Valjean era passato da uno scoglio all'altro. Quei due incontri uno dopo l'altro, quel cadere da Thénardier a Javert, era difficile.
Javert non riconobbe Jean Valjean che, come abbiam detto, non rassomigliava più a se stesso. Rimase colle braccia incrociate e, dopo essersi assicurata la mazza in pugno con un gesto impercettibile, chiese con voce calma e breve:
«Chi siete?»
«Io.»
«Chi, voi?»
«Jean Valjean.»
Javert mise la mazza fra i denti, piegò i garretti, chinò il busto, posò sulle spalle di Valjean le sue mani possenti, adattandovele come in due morse, l'esaminò e lo riconobbe. I loro visi, quasi si toccavano; lo sguardo di Javert era terribile.
Valjean rimase inerte sotto la stretta di Javert, come un leone che acconsentisse ad esser ghermito dall'artiglio d'una lince.
«Ispettore Javert,» disse «sono in mano vostra. Del resto, fino da stamattina mi considero come vostro prigioniero; né vi ho dato il mio indirizzo per cercare di sfuggirvi. Prendetemi: solo, accordatemi una cosa.»

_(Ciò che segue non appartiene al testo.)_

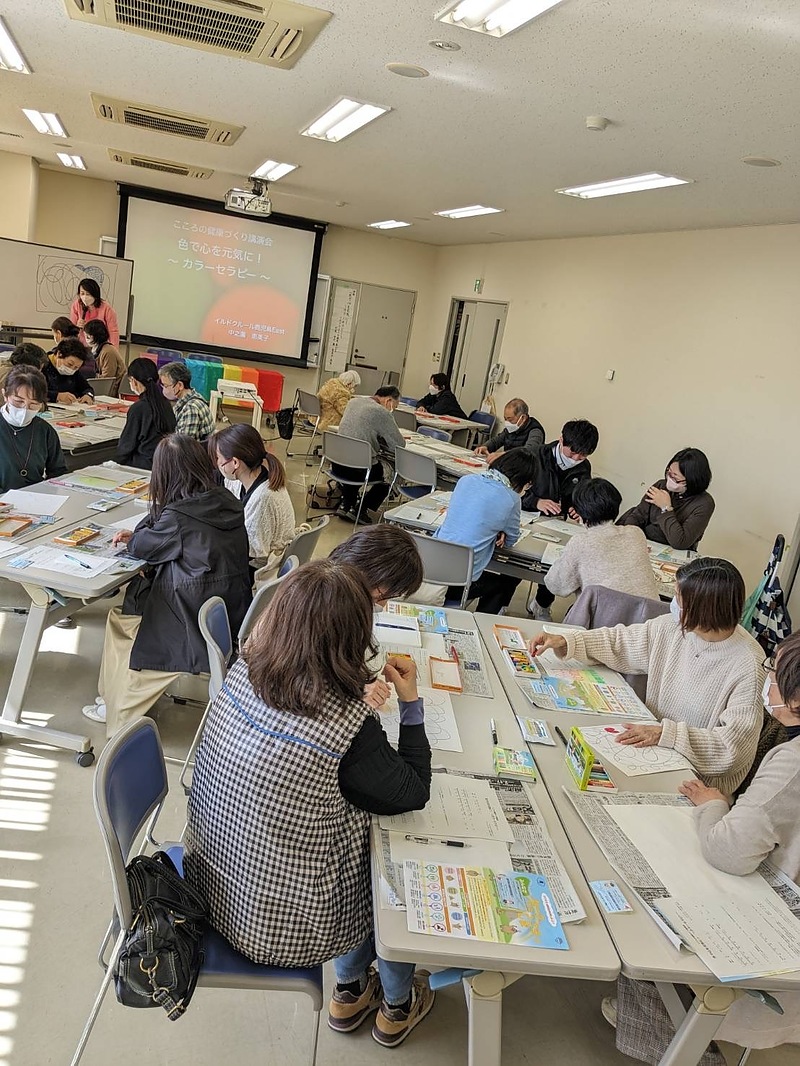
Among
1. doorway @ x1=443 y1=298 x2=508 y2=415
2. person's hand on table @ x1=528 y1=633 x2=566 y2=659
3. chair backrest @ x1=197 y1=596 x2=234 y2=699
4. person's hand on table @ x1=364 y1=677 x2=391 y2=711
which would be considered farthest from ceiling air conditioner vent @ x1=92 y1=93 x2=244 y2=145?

Pareva che Javert non sentisse. Egli teneva su Valjean fisso lo sguardo, mentre il mento corrugato spingeva le labbra verso il naso, indizio di gravi pensieri; infine, lasciò andare Valjean, si rizzò tutto d'un pezzo, ragguantò coi pugni stretti la mazza e, come in un sogno, mormorò, più che non profferisse, questa domanda:
«Che fate qui? E che vuol dire quell'uomo?»
Continuava a non dare del tu a Jean Valjean. Questi rispose, e il tono della voce di lui parve risvegliare Javert:
«Volevo per l'appunto parlarvi di lui.